Section: Features

‘Wild Men’: the circus performers buried in Mount Vernon

‘Wild Men’: the circus performers buried in Mount Vernon

Hiram and Barney Davis, whose headstone is pictured here, were raised in Mount Vernon. They were famous for their small stature and remarkable strength. | BEN NUTTER

On March 17, 1905, hundreds attended the funeral of Hiram Davis, famed circus performer, at Mound View Cemetery in Mount Vernon. A train had carried Davis’ body from the Massachusetts home of his caretaker and impresario, Mr. Warner, as per Davis’ wishes. According to his obituary in the Mount Vernon Republican, many attended out of fascination with Davis’ dwarfism. “The services were largely attended,” wrote the Republican, “many persons being present out of curiosity to look upon the body.”

Hiram Davis stood at three feet, six inches tall, and his younger brother, Barney, was notably shorter. According to multiple reports of their performances, they were also extraordinarily strong. During their performances, the brothers would often lift men who were six feet tall, or wrestle audience members.

Hiram and Barney’s parents, David and Catherine Davis, were English. Hiram, the older brother, was born in England. Shortly after Hiram’s birth, the family moved to New York before settling in Tiverton township in Knox County, where Barney was born. In 1842, Catherine was widowed, putting the family in financial straits. According to the Republican, a “washboard peddler” — who the newspaper identifies as M.E. Warner, but in others sources is called “Lyman Warner” — approached Catherine. Warner made an offer to purchase the siblings, who were 15 and 17 at the time, as a circus attraction. Catherine accepted.

Although the identity (and given name) of Warner is ambiguous, he was instrumental in the Davis brothers’ career as the “Wild Men of Borneo,” a traveling exhibit in which the brothers wore furs and were instructed to speak in “gibberish languages” in order to impersonate the Dayak natives of the Indonesian island of Borneo. The Davis brothers’ success was largely due to the prevalence of xenophobic and ableist attitudes in the United States at the time.

The brothers’ dwarfism is well documented, but their cognitive ability is still a point of contention. While most sources state that the brothers were “mentally disabled,” the rarely cited article in the Mount Vernon Republican, which referenced interviews Hiram’s relatives, says that the brothers were “bright mentally.”
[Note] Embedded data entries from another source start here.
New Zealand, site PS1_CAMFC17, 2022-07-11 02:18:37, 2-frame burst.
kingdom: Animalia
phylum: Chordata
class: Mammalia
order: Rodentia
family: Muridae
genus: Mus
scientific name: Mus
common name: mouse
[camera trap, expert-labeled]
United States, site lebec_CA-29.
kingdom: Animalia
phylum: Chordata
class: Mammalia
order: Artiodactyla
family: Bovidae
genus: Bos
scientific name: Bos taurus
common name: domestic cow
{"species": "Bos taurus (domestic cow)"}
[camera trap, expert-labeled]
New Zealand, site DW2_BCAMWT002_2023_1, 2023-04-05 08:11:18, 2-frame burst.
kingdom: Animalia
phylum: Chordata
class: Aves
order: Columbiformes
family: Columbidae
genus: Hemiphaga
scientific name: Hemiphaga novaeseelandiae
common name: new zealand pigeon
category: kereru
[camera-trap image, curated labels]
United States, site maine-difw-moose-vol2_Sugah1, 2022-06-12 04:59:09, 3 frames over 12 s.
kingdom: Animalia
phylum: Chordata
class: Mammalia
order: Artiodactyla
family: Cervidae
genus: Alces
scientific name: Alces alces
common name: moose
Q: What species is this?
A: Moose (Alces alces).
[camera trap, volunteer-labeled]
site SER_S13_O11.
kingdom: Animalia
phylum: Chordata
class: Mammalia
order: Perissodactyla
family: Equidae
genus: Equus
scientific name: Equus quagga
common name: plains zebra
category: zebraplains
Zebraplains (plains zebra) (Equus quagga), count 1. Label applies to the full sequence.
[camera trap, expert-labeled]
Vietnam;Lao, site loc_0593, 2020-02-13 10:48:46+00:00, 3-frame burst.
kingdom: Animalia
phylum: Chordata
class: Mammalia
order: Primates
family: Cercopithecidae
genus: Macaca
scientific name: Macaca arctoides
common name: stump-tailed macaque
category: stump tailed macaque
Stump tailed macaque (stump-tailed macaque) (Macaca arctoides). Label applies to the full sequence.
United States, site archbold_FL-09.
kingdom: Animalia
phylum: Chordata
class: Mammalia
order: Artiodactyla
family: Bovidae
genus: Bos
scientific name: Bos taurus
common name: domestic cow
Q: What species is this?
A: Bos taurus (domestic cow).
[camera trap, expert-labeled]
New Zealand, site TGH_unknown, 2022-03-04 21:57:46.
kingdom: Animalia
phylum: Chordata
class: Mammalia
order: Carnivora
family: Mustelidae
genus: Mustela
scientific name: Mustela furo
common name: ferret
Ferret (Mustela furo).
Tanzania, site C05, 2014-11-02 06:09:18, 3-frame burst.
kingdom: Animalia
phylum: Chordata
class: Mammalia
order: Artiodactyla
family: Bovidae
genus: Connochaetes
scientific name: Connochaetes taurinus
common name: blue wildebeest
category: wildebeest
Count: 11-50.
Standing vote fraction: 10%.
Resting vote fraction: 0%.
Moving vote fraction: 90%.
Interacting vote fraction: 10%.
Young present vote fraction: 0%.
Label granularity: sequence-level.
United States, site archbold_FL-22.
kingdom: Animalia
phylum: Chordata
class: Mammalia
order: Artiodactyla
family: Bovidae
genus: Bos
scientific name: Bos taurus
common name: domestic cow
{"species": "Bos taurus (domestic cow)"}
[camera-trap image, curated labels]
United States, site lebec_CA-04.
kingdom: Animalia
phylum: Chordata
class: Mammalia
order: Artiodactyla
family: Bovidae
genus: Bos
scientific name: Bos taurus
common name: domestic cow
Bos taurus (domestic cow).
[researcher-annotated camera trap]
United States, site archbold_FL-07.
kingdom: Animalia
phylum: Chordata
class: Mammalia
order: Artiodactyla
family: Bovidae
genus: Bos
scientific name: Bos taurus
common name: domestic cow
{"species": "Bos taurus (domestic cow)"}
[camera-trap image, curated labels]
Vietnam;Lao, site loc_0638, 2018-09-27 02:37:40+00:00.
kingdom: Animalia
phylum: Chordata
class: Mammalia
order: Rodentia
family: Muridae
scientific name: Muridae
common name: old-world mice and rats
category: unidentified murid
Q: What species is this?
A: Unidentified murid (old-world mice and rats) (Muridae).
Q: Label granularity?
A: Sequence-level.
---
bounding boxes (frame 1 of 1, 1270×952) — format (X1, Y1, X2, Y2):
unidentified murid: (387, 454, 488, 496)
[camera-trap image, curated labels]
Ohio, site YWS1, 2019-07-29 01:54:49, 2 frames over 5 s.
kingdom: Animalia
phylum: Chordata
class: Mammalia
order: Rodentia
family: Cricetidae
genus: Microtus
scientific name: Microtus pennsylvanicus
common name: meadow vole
The brothers performed across the United States, including showman P.T. Barnum’s American Museum in Manhattan, which would eventually burn down, boiling two whales alive. They also toured extensively in Europe, particularly England, Germany and France. By the end of their lives, the brothers had collectively earned $200,000 from their performances, a massive sum for the 19th century. After their separation, the brothers initially maintained regular contact with their mother, who remained in Knox County until the day of her death, either directly or through Warner. However, after the first couple of years, the brothers ceased all contact beyond the sending of checks.

Barney Davis was also buried in Mound Cemetery in Mount Vernon after his death in 1912. Their shared grave can still be viewed at the cemetery, it’s headstone engraved with the phrase “Little Men.”